Famous for being the Captain Cook's 1770 landing space, Kurnell is also where you'll find one of the city's busiest underwater communities. For an easy entry point, try Silver Beach, from where you can swim east towards Kamay Botany Bay National Park, passing Cook's obelisk on the way. Keep your eyes peeled for giant cuttlefish, moray eels, sea horses, Port Jacksons and firetruck red weedy sea dragons, decorated with bright blue stripes and canary yellow spots. Fur seals make occasional visits, too.
Just north of Kurnell, across the mouth of Botany Bay, lies Bare Island. Arrive on a weekend and you'll be sharing with lots of scuba divers; it's one of the most popular diving sites in not only Sydney but also New South Wales. If the island looks familiar despite your having not visited before, that's because you saw it in Mission Impossible II (remember the villain's lair?). The western side has good visibility and vibrant sponge gardens filled with life, including red Indian fish and gurnards, while the eastern coast is hugged by a rocky reef. A footbridge connects the island to the mainland.

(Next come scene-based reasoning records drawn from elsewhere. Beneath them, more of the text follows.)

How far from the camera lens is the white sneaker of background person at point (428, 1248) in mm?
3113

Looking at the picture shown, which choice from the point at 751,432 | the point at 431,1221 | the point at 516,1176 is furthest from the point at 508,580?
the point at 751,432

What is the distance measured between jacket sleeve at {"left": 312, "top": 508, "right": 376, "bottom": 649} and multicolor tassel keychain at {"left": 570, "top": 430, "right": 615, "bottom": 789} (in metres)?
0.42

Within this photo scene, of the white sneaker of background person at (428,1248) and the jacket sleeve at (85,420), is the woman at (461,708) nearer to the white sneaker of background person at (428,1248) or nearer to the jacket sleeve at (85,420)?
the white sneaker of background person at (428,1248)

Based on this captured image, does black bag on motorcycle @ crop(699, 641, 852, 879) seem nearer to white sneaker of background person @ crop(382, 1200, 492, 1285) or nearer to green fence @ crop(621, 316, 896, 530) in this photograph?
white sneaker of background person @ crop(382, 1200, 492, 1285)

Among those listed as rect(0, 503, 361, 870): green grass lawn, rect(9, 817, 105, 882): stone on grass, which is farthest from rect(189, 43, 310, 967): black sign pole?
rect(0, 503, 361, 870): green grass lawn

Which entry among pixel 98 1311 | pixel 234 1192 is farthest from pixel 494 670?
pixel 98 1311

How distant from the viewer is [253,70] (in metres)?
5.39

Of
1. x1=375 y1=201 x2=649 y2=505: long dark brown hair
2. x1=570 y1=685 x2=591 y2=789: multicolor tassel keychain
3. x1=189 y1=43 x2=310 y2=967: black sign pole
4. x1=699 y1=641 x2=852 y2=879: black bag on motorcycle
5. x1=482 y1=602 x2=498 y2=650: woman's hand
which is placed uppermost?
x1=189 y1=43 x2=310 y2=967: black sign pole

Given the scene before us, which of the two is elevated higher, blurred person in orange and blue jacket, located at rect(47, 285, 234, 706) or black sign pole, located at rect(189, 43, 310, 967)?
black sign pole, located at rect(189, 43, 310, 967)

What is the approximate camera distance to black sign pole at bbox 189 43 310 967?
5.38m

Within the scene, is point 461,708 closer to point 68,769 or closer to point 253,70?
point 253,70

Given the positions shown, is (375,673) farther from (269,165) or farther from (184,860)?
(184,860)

For snorkelling newbies, Little Bay is a treat. Rocky headlands provide excellent protection from the behemoth Pacific, so the water is almost always calm and clear. Shy, delicate creatures thrive here, from sea anemones and black urchins to squid and tiny fish, travelling in large, brilliant schools. The beach has toilet and change rooms about half way down the steep timber staircase that leads to the beach.
Just north of Little Bay is Malabar Beach, which is home to not one but two shipwrecks. In 1931, the MV Malabar was travelling to Sydney from Singapore when it smashed into the headland. Everyone on board survived, but the ship (or bits of it, at least) are still in the sea. As are parts of the HMAS Goolgwai, which hit rocks and was wrecked here 24 years later in 1955. It's a hit with divers, and, when visibility's good, snorkellers can check them out, too. Meanwhile, an abundance of octopuses, sting rays and assorted fish will keep you company.
Hidden between Clovelly and Coogee Beaches, Gordons Bay is one of the eastern suburbs' prettiest spots. And it's the only snorkelling destination on this list with a dedicated underwater nature trail. Like the MV Malabar wreck, it's gold for divers, but, thanks to the bay's incredibly clear waters, snorkellers can also enjoy it on most days. Simply follow the series of sunken drums, linked by chains, each of which gives you info about local submarine dwellers, from starfish, sponges, urchins and anemones to cuttlefish, spotted goatfish and garfish.
FISHERMANS BEACH, LONG REEF
This one's inside yet another aquatic reserve: Long Reef, which covers 76 hectares between Collaroy's rock pools and the Long Reef SLSC. Most of it features rocky shores and wild surf, but lovely, sandy, sheltered Fishermans Beach is an exception. Watch out for feather stars, sea stars, heart urchins and sea slugs (also known by the more elegant name nudibranchs).